The solution can be built in the same recursive way that the backwards vectors were built. Accordingly, <math>\vec x</math> must be generalized to a sequence of intermediates <math>\vec x^n</math>, such that <math>\vec x^N = \vec x</math>.
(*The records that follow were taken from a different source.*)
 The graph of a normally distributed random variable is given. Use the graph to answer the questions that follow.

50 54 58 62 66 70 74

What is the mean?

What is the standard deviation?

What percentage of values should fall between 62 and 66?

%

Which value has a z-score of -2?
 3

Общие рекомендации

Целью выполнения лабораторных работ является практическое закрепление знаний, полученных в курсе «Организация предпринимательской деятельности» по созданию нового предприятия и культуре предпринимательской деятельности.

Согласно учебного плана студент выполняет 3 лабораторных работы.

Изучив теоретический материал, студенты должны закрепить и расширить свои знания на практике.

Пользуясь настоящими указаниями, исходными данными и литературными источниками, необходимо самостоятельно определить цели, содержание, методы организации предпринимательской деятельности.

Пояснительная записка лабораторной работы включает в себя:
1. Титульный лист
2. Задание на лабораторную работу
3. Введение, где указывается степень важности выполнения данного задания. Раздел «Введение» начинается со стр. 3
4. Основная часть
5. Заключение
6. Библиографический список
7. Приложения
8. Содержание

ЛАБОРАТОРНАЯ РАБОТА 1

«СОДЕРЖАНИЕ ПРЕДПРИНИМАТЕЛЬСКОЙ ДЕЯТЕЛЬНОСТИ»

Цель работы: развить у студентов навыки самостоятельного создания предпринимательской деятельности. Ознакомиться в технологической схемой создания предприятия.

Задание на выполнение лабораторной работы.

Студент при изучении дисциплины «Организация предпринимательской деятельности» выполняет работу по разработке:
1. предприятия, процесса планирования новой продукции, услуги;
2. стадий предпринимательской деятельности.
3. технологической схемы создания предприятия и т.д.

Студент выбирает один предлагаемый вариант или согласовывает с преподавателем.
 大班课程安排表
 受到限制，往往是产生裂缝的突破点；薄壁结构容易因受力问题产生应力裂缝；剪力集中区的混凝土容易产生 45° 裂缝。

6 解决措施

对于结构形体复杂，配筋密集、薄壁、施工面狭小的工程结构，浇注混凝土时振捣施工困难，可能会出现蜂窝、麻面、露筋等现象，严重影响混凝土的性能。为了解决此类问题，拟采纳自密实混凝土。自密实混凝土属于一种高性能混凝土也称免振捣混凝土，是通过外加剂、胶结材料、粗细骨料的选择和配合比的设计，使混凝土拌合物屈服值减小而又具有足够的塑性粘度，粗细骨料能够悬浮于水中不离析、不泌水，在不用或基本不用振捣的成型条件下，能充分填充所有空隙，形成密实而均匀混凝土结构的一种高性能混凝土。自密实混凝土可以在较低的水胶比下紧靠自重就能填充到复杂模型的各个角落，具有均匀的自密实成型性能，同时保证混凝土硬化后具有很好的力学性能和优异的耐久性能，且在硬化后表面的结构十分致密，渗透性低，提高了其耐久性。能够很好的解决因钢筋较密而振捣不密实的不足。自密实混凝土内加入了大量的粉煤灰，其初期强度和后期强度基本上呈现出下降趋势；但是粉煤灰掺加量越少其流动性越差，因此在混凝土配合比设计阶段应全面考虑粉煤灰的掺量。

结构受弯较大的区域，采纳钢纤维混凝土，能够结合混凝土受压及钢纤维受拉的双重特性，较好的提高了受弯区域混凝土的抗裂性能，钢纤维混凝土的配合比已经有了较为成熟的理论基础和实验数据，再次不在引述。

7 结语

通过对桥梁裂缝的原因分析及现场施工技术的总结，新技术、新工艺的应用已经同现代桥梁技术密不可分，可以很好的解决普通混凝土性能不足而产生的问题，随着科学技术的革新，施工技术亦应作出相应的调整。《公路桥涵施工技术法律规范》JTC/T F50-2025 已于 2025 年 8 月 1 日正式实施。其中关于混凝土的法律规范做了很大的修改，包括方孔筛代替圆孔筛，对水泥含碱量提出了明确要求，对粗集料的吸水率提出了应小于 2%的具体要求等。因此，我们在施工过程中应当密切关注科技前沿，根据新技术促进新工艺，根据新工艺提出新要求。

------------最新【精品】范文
The solution is then built recursively by noticing that if

: <math> \mathbf T^{n-1}
  \begin{bmatrix}  x_1^{n-1}     \\
                   x_2^{n-1}     \\
                   \vdots   \\
                   x_{n-1}^{n-1} \\
  \end{bmatrix} =   
  \begin{bmatrix}  y_1     \\
                   y_2     \\
                   \vdots   \\
                   y_{n-1}
  \end{bmatrix}.</math>

Then, extending with a zero again, and defining an error constant where necessary:

: <math> \mathbf T^{n}
  \begin{bmatrix}  x_1^{n-1}     \\
                   x_2^{n-1}     \\
                   \vdots   \\
                   x_{n-1}^{n-1} \\
                   0
  \end{bmatrix} =   
  \begin{bmatrix}  y_1     \\
                   y_2     \\
                   \vdots   \\
                   y_{n-1} \\
                   \varepsilon_x^{n-1}
  \end{bmatrix}.</math>

We can then use the ''n''<sup>th</sup> backward vector to eliminate the error term and replace it with the desired formula as follows:

: <math> \mathbf T^{n} \left (
  \begin{bmatrix}  x_1^{n-1}     \\
                   x_2^{n-1}     \\
                   \vdots   \\
                   x_{n-1}^{n-1} \\
                   0 \\
  \end{bmatrix} + (y_n - \varepsilon_x^{n-1}) \  \vec b^n \right ) =   
  \begin{bmatrix}  y_1     \\
                   y_2     \\
                   \vdots   \\
                   y_{n-1} \\
                   y_n
  \end{bmatrix}.</math>

Extending this method until ''n'' = ''N'' yields the solution <math>\vec x</math>.

In practice, these steps are often done concurrently with the rest of the procedure, but they form a coherent unit and deserve to be treated as their own step.